WHAT IS EXPECTED: Reproduce the material verbatim, beginning at the line that contains "Here within this" and stopping after the line that contains "4.32 metres". Include both of those lines and nothing outside that range.

** begin MATERIALS PROVIDED **

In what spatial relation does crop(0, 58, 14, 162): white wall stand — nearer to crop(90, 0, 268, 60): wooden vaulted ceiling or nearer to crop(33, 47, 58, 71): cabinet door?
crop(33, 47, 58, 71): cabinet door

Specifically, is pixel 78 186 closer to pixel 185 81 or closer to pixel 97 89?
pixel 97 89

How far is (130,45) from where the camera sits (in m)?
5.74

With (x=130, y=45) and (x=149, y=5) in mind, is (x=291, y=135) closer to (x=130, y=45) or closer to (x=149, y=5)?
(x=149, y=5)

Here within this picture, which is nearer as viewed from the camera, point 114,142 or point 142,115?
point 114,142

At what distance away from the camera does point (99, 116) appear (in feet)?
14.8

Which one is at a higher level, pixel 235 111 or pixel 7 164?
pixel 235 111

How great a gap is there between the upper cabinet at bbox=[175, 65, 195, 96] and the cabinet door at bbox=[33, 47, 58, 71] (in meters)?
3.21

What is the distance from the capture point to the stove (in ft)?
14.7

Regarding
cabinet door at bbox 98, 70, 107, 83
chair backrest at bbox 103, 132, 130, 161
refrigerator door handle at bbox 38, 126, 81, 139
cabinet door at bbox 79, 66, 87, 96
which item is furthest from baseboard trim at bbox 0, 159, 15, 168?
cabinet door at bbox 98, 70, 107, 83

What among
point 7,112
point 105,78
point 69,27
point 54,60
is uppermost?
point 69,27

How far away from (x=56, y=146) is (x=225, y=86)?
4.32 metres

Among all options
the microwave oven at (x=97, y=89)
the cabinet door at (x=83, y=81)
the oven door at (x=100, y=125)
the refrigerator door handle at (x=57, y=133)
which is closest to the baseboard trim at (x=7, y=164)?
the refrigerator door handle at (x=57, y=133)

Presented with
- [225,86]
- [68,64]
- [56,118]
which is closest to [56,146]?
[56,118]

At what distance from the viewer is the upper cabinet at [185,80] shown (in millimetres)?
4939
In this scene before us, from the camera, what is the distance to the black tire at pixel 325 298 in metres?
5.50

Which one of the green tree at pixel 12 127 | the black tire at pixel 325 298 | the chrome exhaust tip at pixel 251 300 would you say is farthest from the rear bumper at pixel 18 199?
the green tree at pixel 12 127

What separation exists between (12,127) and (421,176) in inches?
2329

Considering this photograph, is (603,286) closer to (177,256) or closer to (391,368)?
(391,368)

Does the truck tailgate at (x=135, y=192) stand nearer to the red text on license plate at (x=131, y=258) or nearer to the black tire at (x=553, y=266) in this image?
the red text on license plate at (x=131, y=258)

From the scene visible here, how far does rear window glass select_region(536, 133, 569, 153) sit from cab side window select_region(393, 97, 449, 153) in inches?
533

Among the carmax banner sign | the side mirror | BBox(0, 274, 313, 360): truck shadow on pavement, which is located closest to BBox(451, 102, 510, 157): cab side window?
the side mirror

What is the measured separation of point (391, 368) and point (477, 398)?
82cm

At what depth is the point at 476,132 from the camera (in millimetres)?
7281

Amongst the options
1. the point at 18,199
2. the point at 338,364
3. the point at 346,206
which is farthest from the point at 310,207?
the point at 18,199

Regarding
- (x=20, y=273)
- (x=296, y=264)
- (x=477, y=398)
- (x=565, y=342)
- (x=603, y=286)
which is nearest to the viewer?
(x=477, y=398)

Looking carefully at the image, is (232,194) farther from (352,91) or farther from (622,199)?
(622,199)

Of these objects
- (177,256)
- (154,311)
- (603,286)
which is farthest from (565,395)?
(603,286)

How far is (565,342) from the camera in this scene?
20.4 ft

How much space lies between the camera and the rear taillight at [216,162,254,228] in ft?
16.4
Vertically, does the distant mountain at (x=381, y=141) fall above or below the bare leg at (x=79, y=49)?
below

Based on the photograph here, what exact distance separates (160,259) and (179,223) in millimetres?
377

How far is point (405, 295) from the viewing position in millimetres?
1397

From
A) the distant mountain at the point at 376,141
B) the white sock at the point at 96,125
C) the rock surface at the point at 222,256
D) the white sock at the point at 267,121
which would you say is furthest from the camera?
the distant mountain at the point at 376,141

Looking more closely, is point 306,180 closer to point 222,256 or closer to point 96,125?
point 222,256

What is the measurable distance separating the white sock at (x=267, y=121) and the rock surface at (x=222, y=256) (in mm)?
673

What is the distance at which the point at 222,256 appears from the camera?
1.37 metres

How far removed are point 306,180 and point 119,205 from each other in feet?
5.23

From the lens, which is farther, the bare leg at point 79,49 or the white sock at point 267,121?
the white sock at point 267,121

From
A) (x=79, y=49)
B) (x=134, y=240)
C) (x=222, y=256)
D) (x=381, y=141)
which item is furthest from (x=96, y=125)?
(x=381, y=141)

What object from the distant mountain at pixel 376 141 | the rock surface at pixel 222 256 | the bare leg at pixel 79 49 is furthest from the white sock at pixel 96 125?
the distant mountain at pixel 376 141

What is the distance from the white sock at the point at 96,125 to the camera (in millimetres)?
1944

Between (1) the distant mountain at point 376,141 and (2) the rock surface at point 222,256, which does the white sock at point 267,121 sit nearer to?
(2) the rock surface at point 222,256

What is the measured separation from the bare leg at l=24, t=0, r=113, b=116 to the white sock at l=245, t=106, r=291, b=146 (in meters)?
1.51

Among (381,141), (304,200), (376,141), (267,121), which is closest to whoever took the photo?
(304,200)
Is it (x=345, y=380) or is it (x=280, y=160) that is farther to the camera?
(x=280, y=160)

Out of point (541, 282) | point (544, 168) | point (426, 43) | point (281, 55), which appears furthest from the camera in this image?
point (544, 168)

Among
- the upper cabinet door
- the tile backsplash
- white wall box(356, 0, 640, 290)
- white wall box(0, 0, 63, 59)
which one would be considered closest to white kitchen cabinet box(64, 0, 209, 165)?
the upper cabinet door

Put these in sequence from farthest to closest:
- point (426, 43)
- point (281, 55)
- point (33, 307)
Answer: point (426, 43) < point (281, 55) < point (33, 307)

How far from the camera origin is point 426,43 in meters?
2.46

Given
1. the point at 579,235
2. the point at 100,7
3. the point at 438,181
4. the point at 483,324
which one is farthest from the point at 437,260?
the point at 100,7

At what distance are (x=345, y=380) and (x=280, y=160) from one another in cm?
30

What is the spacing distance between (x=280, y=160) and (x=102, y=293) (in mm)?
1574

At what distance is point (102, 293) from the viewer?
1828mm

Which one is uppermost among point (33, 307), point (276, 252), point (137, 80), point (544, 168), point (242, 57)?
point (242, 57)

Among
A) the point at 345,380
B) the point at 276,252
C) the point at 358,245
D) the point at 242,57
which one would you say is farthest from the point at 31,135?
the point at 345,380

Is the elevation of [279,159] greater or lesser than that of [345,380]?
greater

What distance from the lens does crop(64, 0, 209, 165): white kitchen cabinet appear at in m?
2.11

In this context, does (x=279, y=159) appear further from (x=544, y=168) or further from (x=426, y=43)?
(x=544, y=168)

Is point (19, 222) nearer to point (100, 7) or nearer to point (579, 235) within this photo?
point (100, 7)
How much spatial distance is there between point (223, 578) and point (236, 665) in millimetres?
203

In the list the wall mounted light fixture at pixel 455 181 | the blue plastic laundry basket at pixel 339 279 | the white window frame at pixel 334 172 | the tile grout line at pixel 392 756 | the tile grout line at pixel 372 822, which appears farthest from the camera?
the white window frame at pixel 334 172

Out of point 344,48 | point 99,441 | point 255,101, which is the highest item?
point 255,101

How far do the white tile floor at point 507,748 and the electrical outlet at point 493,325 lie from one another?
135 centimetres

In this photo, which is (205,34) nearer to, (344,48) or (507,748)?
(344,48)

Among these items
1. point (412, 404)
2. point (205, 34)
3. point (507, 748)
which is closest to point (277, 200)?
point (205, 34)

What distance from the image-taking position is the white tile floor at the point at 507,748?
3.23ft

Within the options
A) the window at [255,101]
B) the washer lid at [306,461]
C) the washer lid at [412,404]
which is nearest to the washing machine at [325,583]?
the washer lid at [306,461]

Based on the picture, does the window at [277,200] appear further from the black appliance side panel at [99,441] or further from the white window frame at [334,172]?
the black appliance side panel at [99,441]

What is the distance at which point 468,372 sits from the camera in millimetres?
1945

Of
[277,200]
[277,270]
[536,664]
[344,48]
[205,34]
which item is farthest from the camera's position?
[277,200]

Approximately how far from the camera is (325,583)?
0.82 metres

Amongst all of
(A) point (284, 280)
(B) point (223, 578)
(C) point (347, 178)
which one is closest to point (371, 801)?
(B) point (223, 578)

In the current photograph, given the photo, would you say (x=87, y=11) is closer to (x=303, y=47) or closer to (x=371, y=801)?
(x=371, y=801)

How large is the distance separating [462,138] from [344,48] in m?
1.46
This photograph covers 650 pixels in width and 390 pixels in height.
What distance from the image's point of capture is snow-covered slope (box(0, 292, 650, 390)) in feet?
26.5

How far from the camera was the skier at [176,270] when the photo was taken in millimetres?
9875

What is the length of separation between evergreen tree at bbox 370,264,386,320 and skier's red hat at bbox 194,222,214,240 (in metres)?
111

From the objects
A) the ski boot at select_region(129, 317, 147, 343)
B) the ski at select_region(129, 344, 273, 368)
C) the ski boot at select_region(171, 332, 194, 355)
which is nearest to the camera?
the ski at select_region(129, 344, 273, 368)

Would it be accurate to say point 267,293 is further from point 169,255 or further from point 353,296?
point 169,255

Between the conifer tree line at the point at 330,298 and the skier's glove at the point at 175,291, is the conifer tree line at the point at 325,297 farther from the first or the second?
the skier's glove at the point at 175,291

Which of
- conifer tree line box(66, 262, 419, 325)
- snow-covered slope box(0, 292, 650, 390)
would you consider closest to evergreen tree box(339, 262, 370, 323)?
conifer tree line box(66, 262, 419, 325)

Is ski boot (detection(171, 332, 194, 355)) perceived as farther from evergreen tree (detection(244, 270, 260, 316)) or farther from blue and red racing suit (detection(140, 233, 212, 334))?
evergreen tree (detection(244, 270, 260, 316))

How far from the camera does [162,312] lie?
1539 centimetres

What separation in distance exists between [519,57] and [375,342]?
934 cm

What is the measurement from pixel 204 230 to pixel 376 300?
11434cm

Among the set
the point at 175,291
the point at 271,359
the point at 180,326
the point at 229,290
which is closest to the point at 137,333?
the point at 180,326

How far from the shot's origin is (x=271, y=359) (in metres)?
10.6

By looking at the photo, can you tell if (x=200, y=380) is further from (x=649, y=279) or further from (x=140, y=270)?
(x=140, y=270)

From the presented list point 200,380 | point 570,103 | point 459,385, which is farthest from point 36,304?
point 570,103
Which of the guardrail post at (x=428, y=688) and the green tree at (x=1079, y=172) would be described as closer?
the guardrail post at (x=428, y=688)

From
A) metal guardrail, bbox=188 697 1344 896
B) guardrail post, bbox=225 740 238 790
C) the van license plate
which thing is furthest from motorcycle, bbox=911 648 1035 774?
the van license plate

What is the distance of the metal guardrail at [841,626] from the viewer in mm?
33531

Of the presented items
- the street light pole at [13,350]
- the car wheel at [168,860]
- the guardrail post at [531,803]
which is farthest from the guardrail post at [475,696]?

** end MATERIALS PROVIDED **

TASK OUTPUT:
Here within this picture, which is nearer as viewed from the camera, point 114,142 or point 142,115?
point 114,142

At what distance away from the camera does point (99, 116) appear (in feet)?
14.8

Which one is at a higher level, pixel 235 111 or pixel 7 164?
pixel 235 111

How great a gap is there between the upper cabinet at bbox=[175, 65, 195, 96] and the cabinet door at bbox=[33, 47, 58, 71] (in meters)?
3.21

What is the distance from the capture point to the stove (in ft)?
14.7

Regarding
cabinet door at bbox 98, 70, 107, 83
chair backrest at bbox 103, 132, 130, 161
refrigerator door handle at bbox 38, 126, 81, 139
cabinet door at bbox 79, 66, 87, 96
which item is furthest from baseboard trim at bbox 0, 159, 15, 168?
cabinet door at bbox 98, 70, 107, 83

What among
point 7,112
point 105,78
point 69,27
point 54,60
is uppermost?
point 69,27

How far away from (x=56, y=146) is (x=225, y=86)?
4.32 metres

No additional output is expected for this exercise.